> **Goal**: Switch "viewer" to "observer" everywhere it appears in the entries, changing nothing else, and write the entries out again with the pictures left out.

Spatial relationship records
|---|

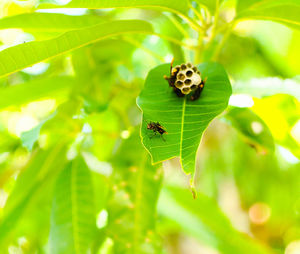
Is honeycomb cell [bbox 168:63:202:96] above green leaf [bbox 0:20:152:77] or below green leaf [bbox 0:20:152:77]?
below

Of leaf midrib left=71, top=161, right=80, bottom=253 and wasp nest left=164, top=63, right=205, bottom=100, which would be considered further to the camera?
leaf midrib left=71, top=161, right=80, bottom=253

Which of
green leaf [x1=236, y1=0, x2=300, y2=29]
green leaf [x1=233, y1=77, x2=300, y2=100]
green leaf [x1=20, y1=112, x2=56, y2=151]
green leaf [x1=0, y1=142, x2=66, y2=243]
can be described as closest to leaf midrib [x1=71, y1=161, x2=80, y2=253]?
green leaf [x1=0, y1=142, x2=66, y2=243]

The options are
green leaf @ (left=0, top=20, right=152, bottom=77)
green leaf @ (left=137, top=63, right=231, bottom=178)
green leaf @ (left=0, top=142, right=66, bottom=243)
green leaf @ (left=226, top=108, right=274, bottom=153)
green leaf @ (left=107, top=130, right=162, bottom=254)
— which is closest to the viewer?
green leaf @ (left=137, top=63, right=231, bottom=178)

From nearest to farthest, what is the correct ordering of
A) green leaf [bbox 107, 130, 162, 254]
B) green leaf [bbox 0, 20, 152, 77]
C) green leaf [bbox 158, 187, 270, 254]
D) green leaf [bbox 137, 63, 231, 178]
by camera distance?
green leaf [bbox 137, 63, 231, 178]
green leaf [bbox 0, 20, 152, 77]
green leaf [bbox 107, 130, 162, 254]
green leaf [bbox 158, 187, 270, 254]

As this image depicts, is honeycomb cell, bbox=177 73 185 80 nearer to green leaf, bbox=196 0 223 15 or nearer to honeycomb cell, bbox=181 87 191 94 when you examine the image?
honeycomb cell, bbox=181 87 191 94

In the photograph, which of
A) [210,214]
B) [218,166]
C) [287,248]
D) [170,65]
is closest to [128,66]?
[170,65]

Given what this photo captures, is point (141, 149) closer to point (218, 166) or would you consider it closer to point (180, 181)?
point (180, 181)

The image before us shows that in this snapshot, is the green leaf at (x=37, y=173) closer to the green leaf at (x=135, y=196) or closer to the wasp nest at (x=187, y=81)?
the green leaf at (x=135, y=196)

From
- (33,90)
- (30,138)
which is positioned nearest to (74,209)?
(30,138)
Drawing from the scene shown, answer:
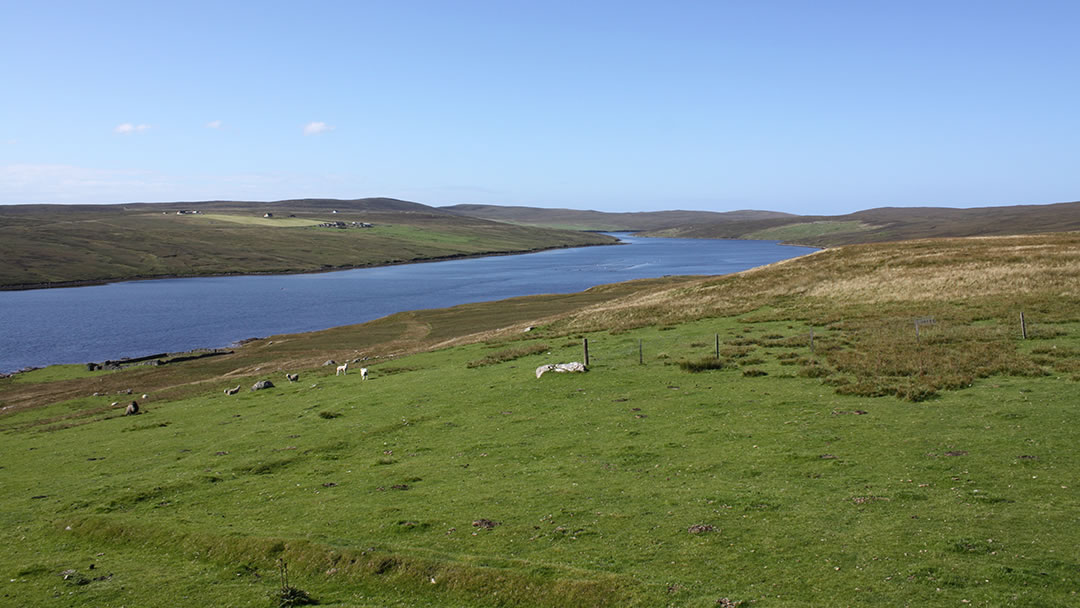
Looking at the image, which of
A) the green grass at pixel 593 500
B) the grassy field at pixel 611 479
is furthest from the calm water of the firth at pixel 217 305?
the green grass at pixel 593 500

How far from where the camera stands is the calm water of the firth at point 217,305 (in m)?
90.0

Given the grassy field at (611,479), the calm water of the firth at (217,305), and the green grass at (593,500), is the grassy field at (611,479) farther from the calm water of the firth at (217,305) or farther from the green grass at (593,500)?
the calm water of the firth at (217,305)

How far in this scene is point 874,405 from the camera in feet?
82.4

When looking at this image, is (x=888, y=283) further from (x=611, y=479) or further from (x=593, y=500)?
(x=593, y=500)

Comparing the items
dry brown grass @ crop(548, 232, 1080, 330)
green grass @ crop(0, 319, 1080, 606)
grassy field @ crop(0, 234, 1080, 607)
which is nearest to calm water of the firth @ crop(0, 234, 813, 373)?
grassy field @ crop(0, 234, 1080, 607)

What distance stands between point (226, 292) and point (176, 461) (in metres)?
140

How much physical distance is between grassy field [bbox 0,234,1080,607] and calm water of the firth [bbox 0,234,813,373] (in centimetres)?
5197

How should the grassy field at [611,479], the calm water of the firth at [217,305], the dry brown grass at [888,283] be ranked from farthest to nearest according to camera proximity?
the calm water of the firth at [217,305]
the dry brown grass at [888,283]
the grassy field at [611,479]

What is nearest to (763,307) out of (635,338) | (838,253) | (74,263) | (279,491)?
(635,338)

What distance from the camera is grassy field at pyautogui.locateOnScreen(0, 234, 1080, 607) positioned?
13930 mm

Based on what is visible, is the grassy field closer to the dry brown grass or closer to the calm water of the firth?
the dry brown grass

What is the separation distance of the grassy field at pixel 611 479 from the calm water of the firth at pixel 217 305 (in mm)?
51970

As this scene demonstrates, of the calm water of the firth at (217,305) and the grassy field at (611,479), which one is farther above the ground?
the grassy field at (611,479)

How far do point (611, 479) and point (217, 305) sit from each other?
127 m
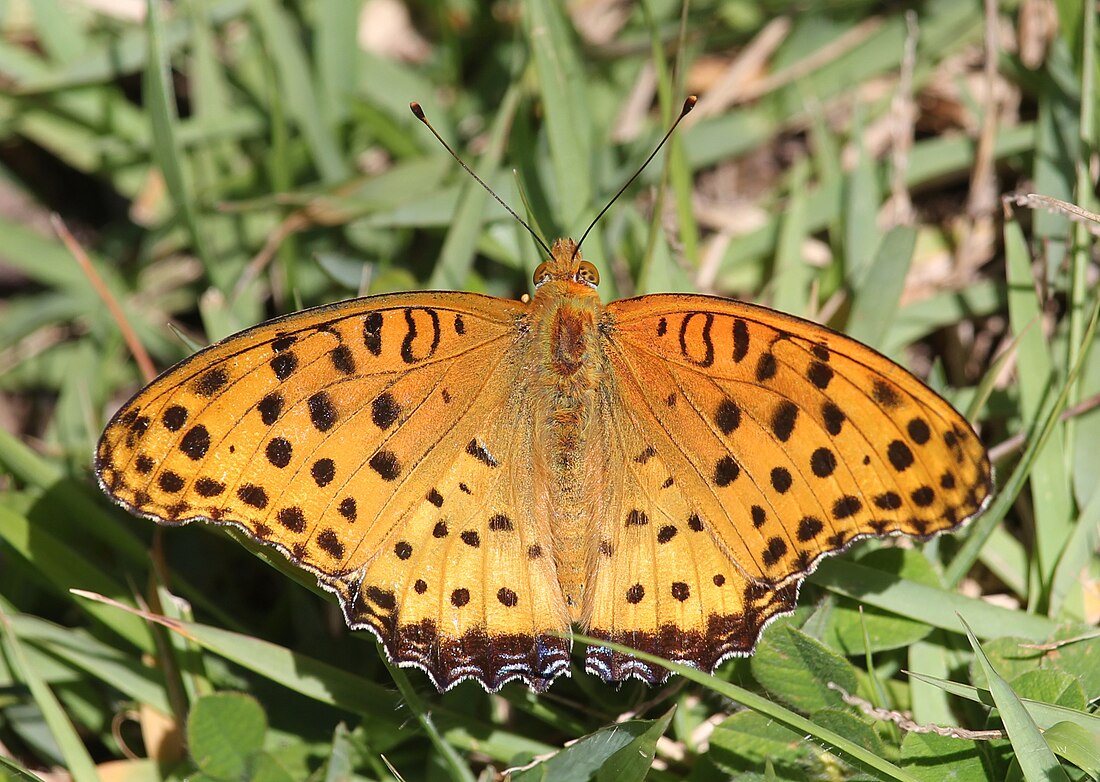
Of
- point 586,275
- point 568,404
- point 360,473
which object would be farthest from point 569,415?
point 360,473

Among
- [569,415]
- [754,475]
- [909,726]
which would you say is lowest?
[909,726]

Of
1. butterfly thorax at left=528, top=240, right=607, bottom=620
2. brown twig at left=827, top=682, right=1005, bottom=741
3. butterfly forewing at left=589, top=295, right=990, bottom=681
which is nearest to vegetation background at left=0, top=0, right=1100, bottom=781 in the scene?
brown twig at left=827, top=682, right=1005, bottom=741

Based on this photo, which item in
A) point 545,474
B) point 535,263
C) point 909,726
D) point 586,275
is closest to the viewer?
point 909,726

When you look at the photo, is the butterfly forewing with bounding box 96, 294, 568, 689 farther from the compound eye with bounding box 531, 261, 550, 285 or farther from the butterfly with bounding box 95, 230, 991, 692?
the compound eye with bounding box 531, 261, 550, 285

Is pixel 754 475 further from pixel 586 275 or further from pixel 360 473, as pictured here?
pixel 360 473

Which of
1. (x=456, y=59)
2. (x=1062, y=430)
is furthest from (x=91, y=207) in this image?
(x=1062, y=430)

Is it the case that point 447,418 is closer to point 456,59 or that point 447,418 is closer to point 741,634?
point 741,634

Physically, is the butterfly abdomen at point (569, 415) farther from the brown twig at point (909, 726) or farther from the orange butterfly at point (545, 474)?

|---|

> **Exercise result**:
Is honeycomb cell [bbox 168:63:202:96] above green leaf [bbox 0:20:152:77] or below green leaf [bbox 0:20:152:77]?
below

Of leaf midrib left=71, top=161, right=80, bottom=253 and wasp nest left=164, top=63, right=205, bottom=100, which would be considered further to the camera?
leaf midrib left=71, top=161, right=80, bottom=253

Which of
green leaf [x1=236, y1=0, x2=300, y2=29]
green leaf [x1=233, y1=77, x2=300, y2=100]
green leaf [x1=20, y1=112, x2=56, y2=151]
green leaf [x1=0, y1=142, x2=66, y2=243]
can be described as closest to leaf midrib [x1=71, y1=161, x2=80, y2=253]?
green leaf [x1=0, y1=142, x2=66, y2=243]

The options are
green leaf @ (left=0, top=20, right=152, bottom=77)
green leaf @ (left=137, top=63, right=231, bottom=178)
green leaf @ (left=0, top=142, right=66, bottom=243)
green leaf @ (left=226, top=108, right=274, bottom=153)
green leaf @ (left=107, top=130, right=162, bottom=254)
— which is closest to the observer?
green leaf @ (left=137, top=63, right=231, bottom=178)

From nearest to farthest, what is the correct ordering of
A) green leaf [bbox 107, 130, 162, 254]
B) green leaf [bbox 0, 20, 152, 77]
C) green leaf [bbox 158, 187, 270, 254]
D) green leaf [bbox 137, 63, 231, 178]
by camera distance?
green leaf [bbox 137, 63, 231, 178]
green leaf [bbox 0, 20, 152, 77]
green leaf [bbox 107, 130, 162, 254]
green leaf [bbox 158, 187, 270, 254]

As this image depicts, is honeycomb cell, bbox=177 73 185 80 nearer to green leaf, bbox=196 0 223 15 or nearer to honeycomb cell, bbox=181 87 191 94 when you examine the image?
honeycomb cell, bbox=181 87 191 94

In the photograph, which of
A) [210,214]
B) [218,166]
C) [287,248]
D) [170,65]
is closest to [128,66]?
[170,65]

Given what this photo captures, is point (141, 149) closer to point (218, 166) or would you consider it closer to point (180, 181)?
point (180, 181)

The image before us shows that in this snapshot, is the green leaf at (x=37, y=173) closer to the green leaf at (x=135, y=196) or closer to the wasp nest at (x=187, y=81)?
the green leaf at (x=135, y=196)

From
- (33,90)
- (30,138)
which is positioned nearest to (74,209)?
(30,138)
Drawing from the scene shown, answer:
Looking at the image, which of
A) the green grass at pixel 593 500
B) the grassy field at pixel 611 479
is furthest from the calm water of the firth at pixel 217 305?
the green grass at pixel 593 500

How far from where the camera stands is the calm water of the firth at point 217,305 (in m)?
90.0

Given the grassy field at (611,479), the calm water of the firth at (217,305), and the green grass at (593,500), is the grassy field at (611,479) farther from the calm water of the firth at (217,305) or farther from the green grass at (593,500)?
the calm water of the firth at (217,305)

How far in this scene is point 874,405 from the camera in feet?
82.4

When looking at this image, is (x=888, y=283) further from (x=611, y=479) or further from (x=593, y=500)?
(x=593, y=500)

Comparing the items
dry brown grass @ crop(548, 232, 1080, 330)
green grass @ crop(0, 319, 1080, 606)
grassy field @ crop(0, 234, 1080, 607)
which is nearest to calm water of the firth @ crop(0, 234, 813, 373)?
grassy field @ crop(0, 234, 1080, 607)

What distance stands between point (226, 292) and point (176, 461) (in metres)?
140

How much physical distance is between grassy field [bbox 0,234,1080,607] and calm water of the firth [bbox 0,234,813,373] (in centimetres)?
5197

How should the grassy field at [611,479], the calm water of the firth at [217,305], the dry brown grass at [888,283] be ranked from farthest to nearest according to camera proximity?
the calm water of the firth at [217,305]
the dry brown grass at [888,283]
the grassy field at [611,479]

What is nearest to (763,307) out of (635,338) | (838,253) | (74,263) | (279,491)?
(635,338)

What distance from the camera is grassy field at pyautogui.locateOnScreen(0, 234, 1080, 607) positioned?
13930 mm

Based on what is visible, is the grassy field closer to the dry brown grass or closer to the calm water of the firth?
the dry brown grass

What is the separation distance of the grassy field at pixel 611 479 from the calm water of the firth at pixel 217 305 (in mm)?
51970

As this scene demonstrates, of the calm water of the firth at (217,305) and the grassy field at (611,479), which one is farther above the ground?
the grassy field at (611,479)

How far do point (611, 479) and point (217, 305) sit from each other?
127 m
Of
- point 586,275
- point 568,404
- point 360,473
which object would be farthest from point 569,415?
point 360,473

Among
- [569,415]
- [754,475]
- [909,726]
which would you say is lowest?
[909,726]

Of
1. butterfly thorax at left=528, top=240, right=607, bottom=620
2. brown twig at left=827, top=682, right=1005, bottom=741
3. butterfly forewing at left=589, top=295, right=990, bottom=681
which is nearest to vegetation background at left=0, top=0, right=1100, bottom=781 in the scene?
brown twig at left=827, top=682, right=1005, bottom=741

Based on this photo, which item in
A) point 545,474
B) point 535,263
C) point 909,726
D) point 586,275
is closest to the observer?
point 909,726

When you look at the photo, is the butterfly forewing with bounding box 96, 294, 568, 689 farther from the compound eye with bounding box 531, 261, 550, 285 or farther from the butterfly with bounding box 95, 230, 991, 692?
the compound eye with bounding box 531, 261, 550, 285

Is pixel 754 475 further from pixel 586 275 or further from pixel 360 473, as pictured here?
pixel 360 473

Which of
1. (x=456, y=59)
2. (x=1062, y=430)
is furthest from (x=91, y=207) in this image?
(x=1062, y=430)

Is it the case that point 447,418 is closer to point 456,59 or that point 447,418 is closer to point 741,634?
point 741,634

Physically, is the butterfly abdomen at point (569, 415) farther from the brown twig at point (909, 726) or farther from the orange butterfly at point (545, 474)?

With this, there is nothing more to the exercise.